Abstract
Purpose :
Retinitis pigmentosa (RP) is a degeneration characterized by progressive photoreceptor loss. In practice, a number of different electroretinography (ERG) protocols are used to assess the function of retinal neuronal cell types. It has previously been shown that the second harmonic (2F) of the photopic flicker is driven by inner retinal activity (e.g. retinal ganglion cells, amacrine cells), while the fundamental (F) harmonic is primarily driven by cone photoreceptors and bipolar cells. It is therefore possible to compare the loss of neural function differentially across both the outer and inner retina by comparing the F and 2F responses, respectively. Previous work indicated that there is a frequency dependence to the loss of F and 2F amplitudes in patients with RP. As the function of the inner retina may impact future strategies for treatment, we sought to characterize the frequency dependence of F and 2F in the rd10 mouse, a well-studied model of retinitis pigmentosa.
Methods :
All procedures involving animals were conducted under an approved NIH animal care protocol and following ARVO guidelines on the humane use of animals in ophthalmic and vision research. 3 week old rd10 mice and age-matched C57/Bl6 mice were used for this study.
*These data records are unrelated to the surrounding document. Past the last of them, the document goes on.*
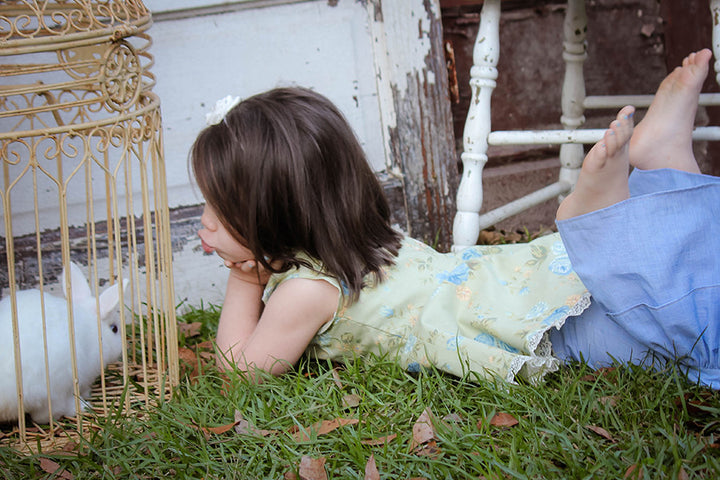 Harlow Dress and Top - Violette Field Threads
 - 33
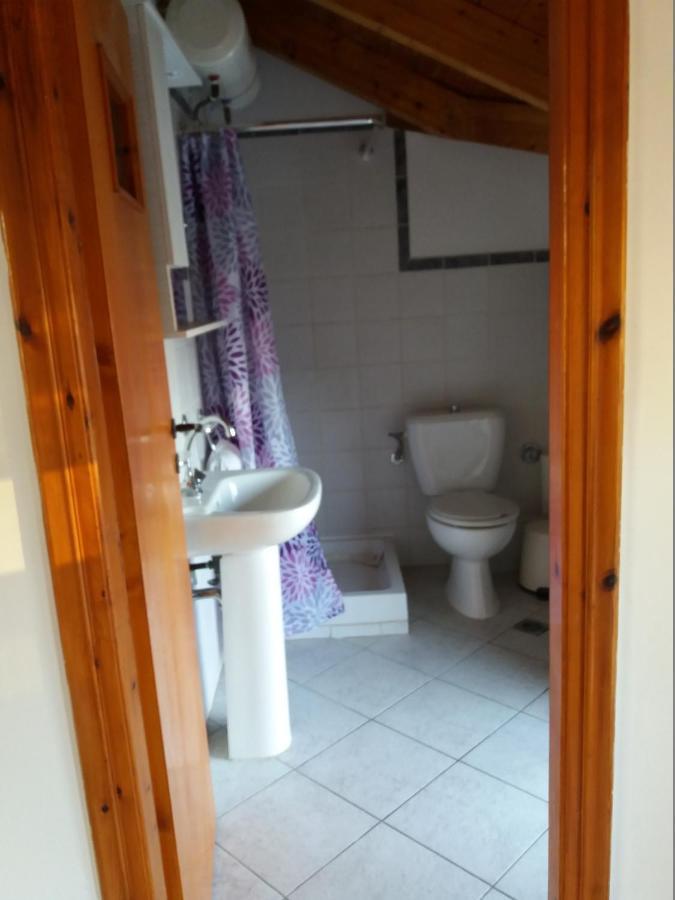 Chloe Attic Villa Agia Efimia Exterior photo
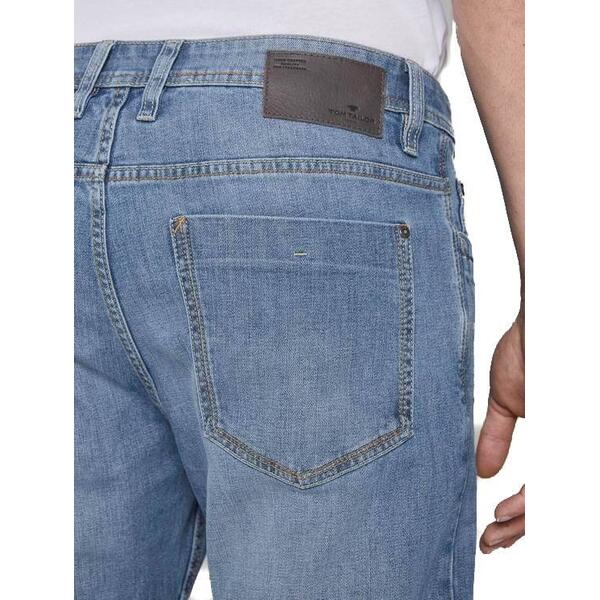 Ανδρικό Jean Tom Tailor 3nd 003 Trad Mid Stone Wash Denim 1017672-10281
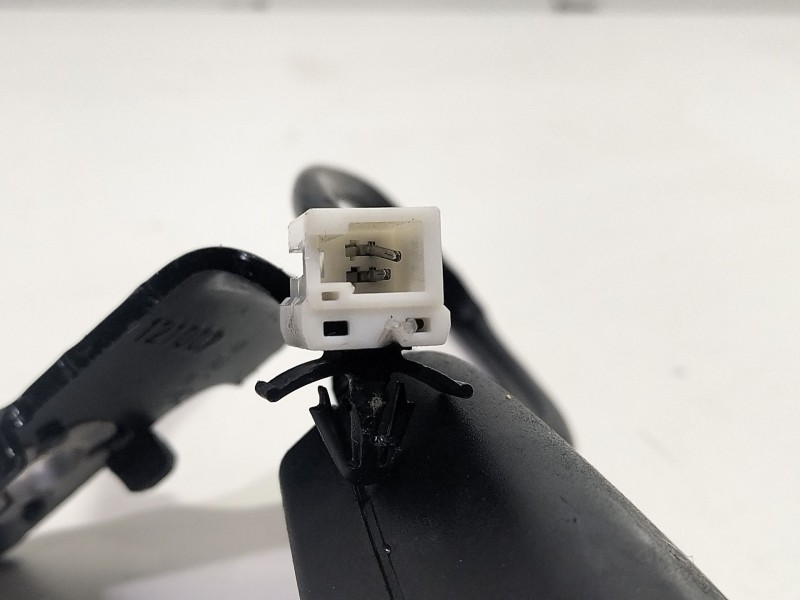 Recambio de anclaje cinturon trasero derecho para hyundai i20 i (pb, pbt) 1.2 referencia OEM IAM G4LA  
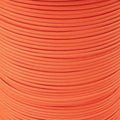 Paracord Planet Solid Color 550lb Paracord – 7 Strand Type III Nylon Cord for Indoor and Outdoor Tasks – Pumpkin (100 ft)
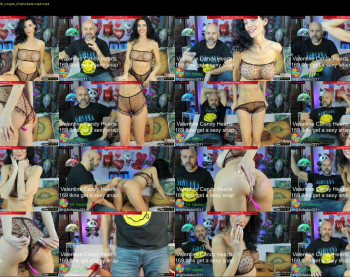 sofia3211 — 55 minute Chaturbate couple cam video clip, 1080p, Feb 15, 2022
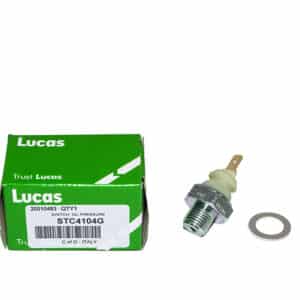 Switch  Oil Pressure - STC4104G - LUCAS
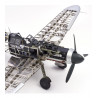 Messerschmitt BF109G 1/16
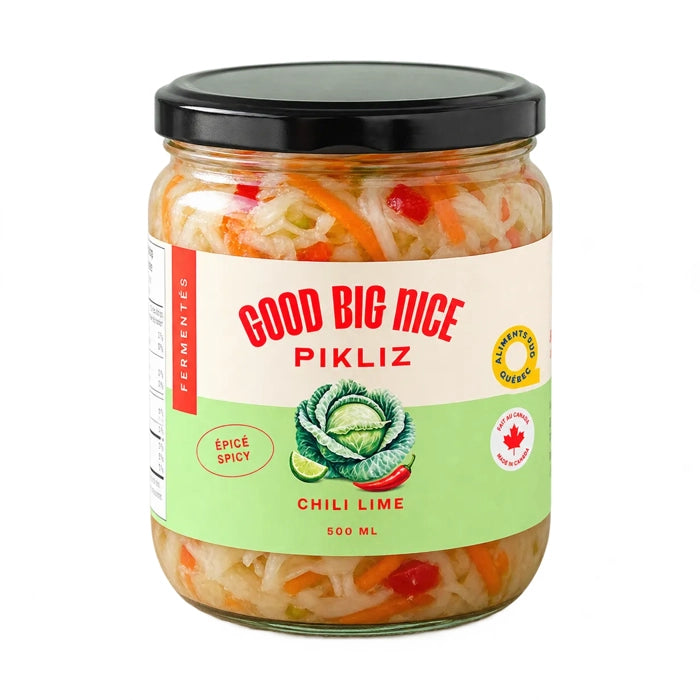 Good Big Nice Pikliz Chili Lime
Mice were dark-adapted over-night and anesthetized by i.p. injection of ketamine (100 mg/kg)/xylazine (6 mg/kg) mixture. Pupils were dilated with 1% tropicamide and 0.5% phenylephrine. Animals were placed on a heating plate to keep body temperature at 37°C and all electrophysiological records were obtained with an integrated stimulator and light guide corneal electrodes (Celeris, Dianosys, LLC). Stimuli were flickered sinusoidally at different, closely spaced temporal frequencies between 2 and 31 Hz.
Results :
Rd10 mice exhibited robust photopic flicker responses at 3 weeks of age. Photopic flicker 2F amplitude losses in young rd10 mice exceeded F amplitude losses at 2, 3, and 11 Hz stimulus frequencies. For other stimulus frequencies, F and 2F amplitude losses were similar.
Conclusions :
F and 2F amplitude losses observed under photopic conditions in young rd10 mice were differentially affected by stimulus frequency, with low frequency stimuli revealing greater 2F amplitude losses. Monitoring inner and outer retinal function in the rd10 mouse requires careful consideration of temporal stimulus frequency.
This abstract was presented at the 2023 ARVO Annual Meeting, held in New Orleans, LA, April 23-27, 2023.